* **Instructions for the task**
Exactly the lines below from the line with "16декабря 2018года. 08:00.16декабря" through the line with "Γκολ αλά Μπενζεμά" must make up the answer, both ends included and pictures left out.

[[ Input data, beginning ]]

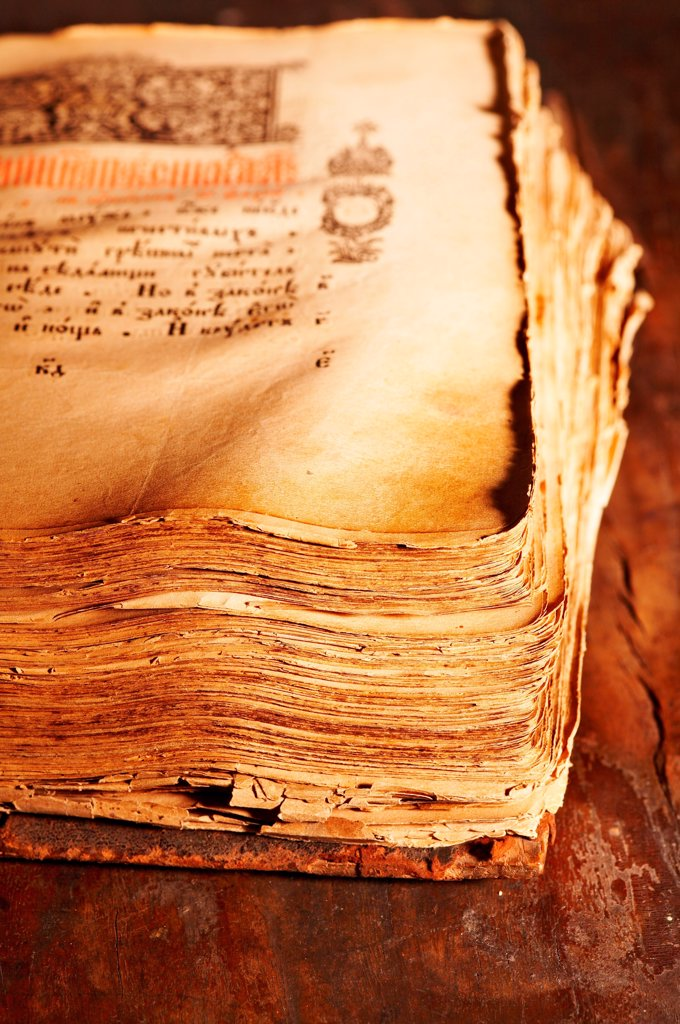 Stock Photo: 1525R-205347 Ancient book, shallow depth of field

[[ Input data, end ]]
[[ Input data, beginning ]]

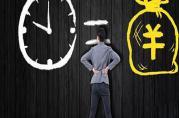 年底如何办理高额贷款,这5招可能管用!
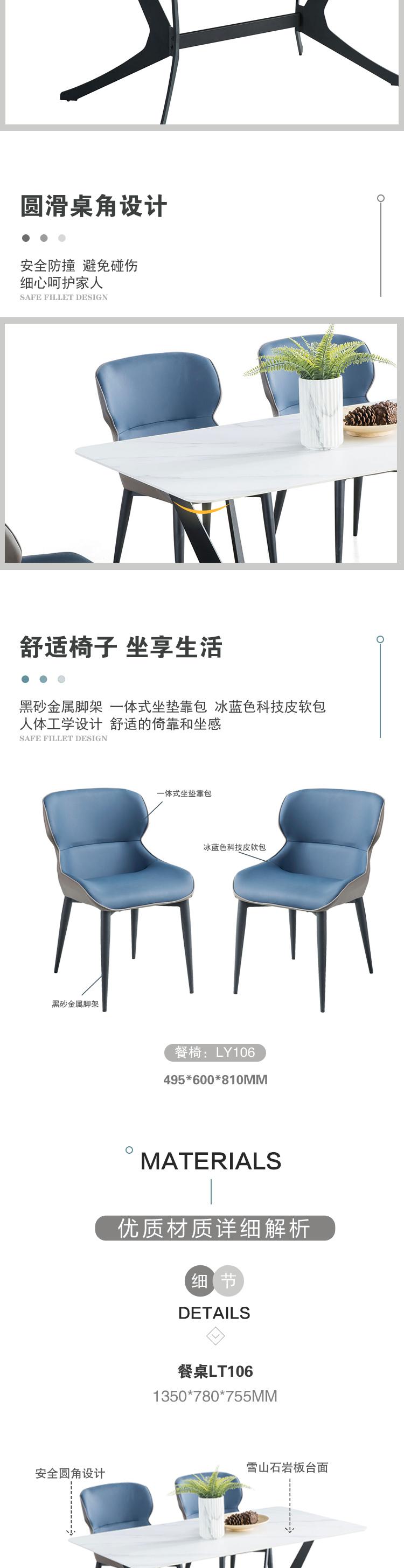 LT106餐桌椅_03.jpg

[[ Input data, end ]]
[[ Input data, beginning ]]

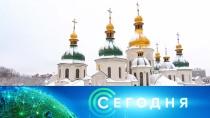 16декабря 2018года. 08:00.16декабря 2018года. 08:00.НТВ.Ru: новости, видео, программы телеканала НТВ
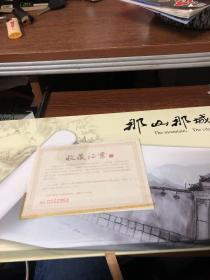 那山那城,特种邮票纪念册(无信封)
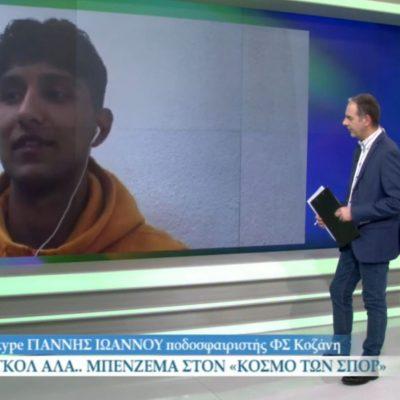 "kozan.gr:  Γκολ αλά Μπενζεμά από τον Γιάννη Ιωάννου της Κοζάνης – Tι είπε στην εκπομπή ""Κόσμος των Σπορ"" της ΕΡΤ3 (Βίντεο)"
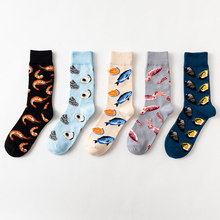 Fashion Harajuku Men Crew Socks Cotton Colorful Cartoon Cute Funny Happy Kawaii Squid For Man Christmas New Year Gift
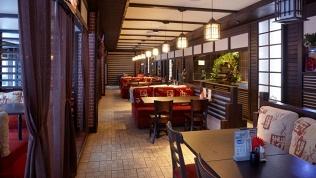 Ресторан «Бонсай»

[[ Input data, end ]]

* **Expected answer**
 16декабря 2018года. 08:00.16декабря 2018года. 08:00.НТВ.Ru: новости, видео, программы телеканала НТВ
 那山那城,特种邮票纪念册(无信封)
 "kozan.gr:  Γκολ αλά Μπενζεμά από τον Γιάννη Ιωάννου της Κοζάνης – Tι είπε στην εκπομπή ""Κόσμος των Σπορ"" της ΕΡΤ3 (Βίντεο)"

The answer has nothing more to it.